> [SUPPLIED PASSAGE]:

:::

According to the 1857 Iron Military District's muster roll, "Wm. Taite" was captain of Company F under Major John M. Higbee and his adjutant John Urie. In the first platoon in his company were 2nd Lieutenant William C. Stewart, Sergeant John Western/Weston and privates Joseph H. Smith and Joseph Clews. Alexander Loveridge was a sergeant in the third platoon and private Ellott Willden was in the fourth platoon. See A Basic Account for a full description of the massacre.

According to John D. Lee, Tait arrived at Mountain Meadows with a militia contingent from Cedar City. However, at the war council on Thursday evening, September 10, which many of the Cedar City men attended, Lee did not list Tait among the participants.

:::

> [TASK INSTRUCTIONS]:
Reproduce word for word the part of the Mountain Meadows passage starting with "According to John" and going on through "among the participants.".

> [RECORDED INFORMATION]:
:::

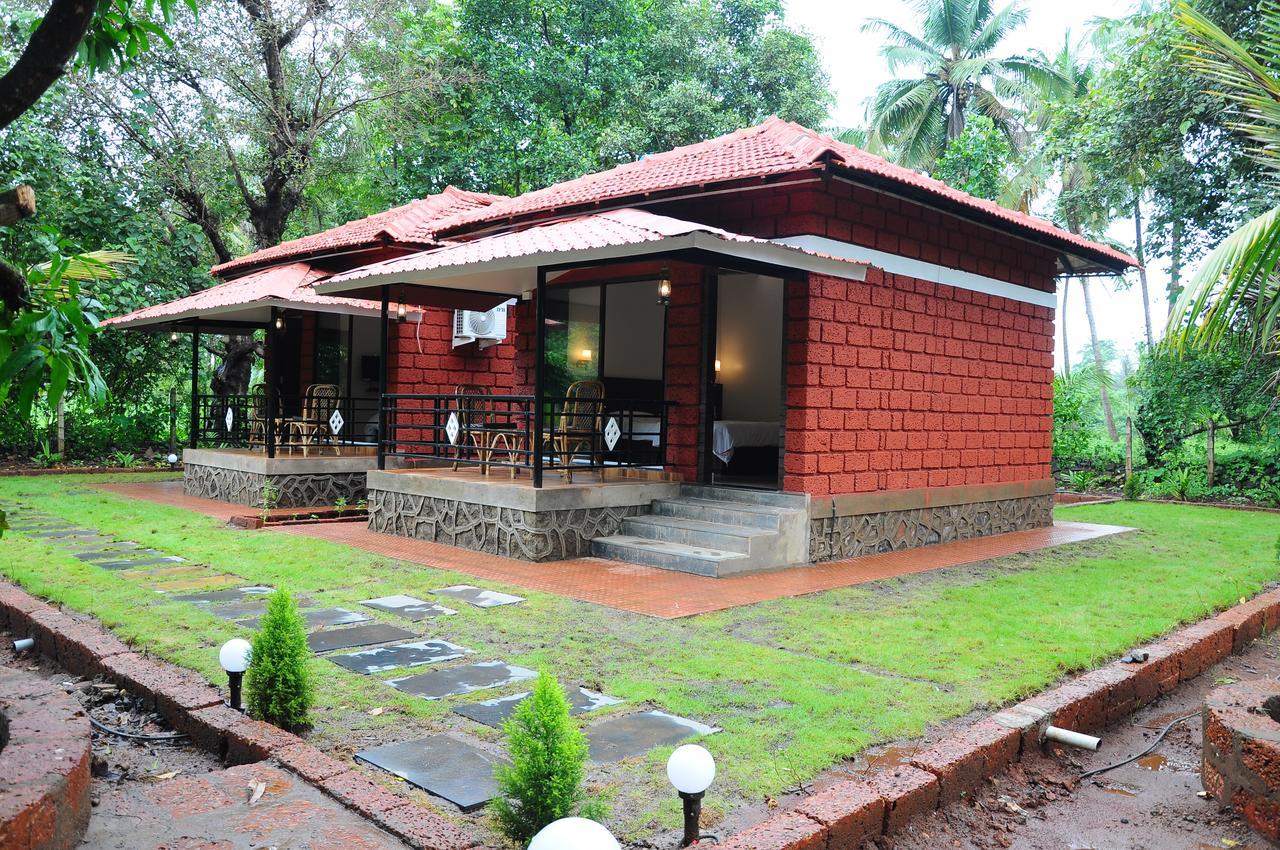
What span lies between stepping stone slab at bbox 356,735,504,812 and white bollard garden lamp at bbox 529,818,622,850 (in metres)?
0.90

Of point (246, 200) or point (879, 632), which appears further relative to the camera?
point (246, 200)

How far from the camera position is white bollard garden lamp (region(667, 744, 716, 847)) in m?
2.90

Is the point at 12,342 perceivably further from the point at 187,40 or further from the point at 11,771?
the point at 187,40

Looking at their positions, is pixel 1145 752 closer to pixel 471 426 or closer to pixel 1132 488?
pixel 471 426

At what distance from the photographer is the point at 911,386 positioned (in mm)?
10383

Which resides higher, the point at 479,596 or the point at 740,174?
the point at 740,174

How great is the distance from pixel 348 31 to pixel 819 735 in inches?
705

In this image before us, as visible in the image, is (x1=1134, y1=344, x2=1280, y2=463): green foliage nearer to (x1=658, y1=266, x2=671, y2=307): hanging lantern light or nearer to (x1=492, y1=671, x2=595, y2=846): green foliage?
(x1=658, y1=266, x2=671, y2=307): hanging lantern light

:::

> [THE REPLY]:
According to John D. Lee, Tait arrived at Mountain Meadows with a militia contingent from Cedar City. However, at the war council on Thursday evening, September 10, which many of the Cedar City men attended, Lee did not list Tait among the participants.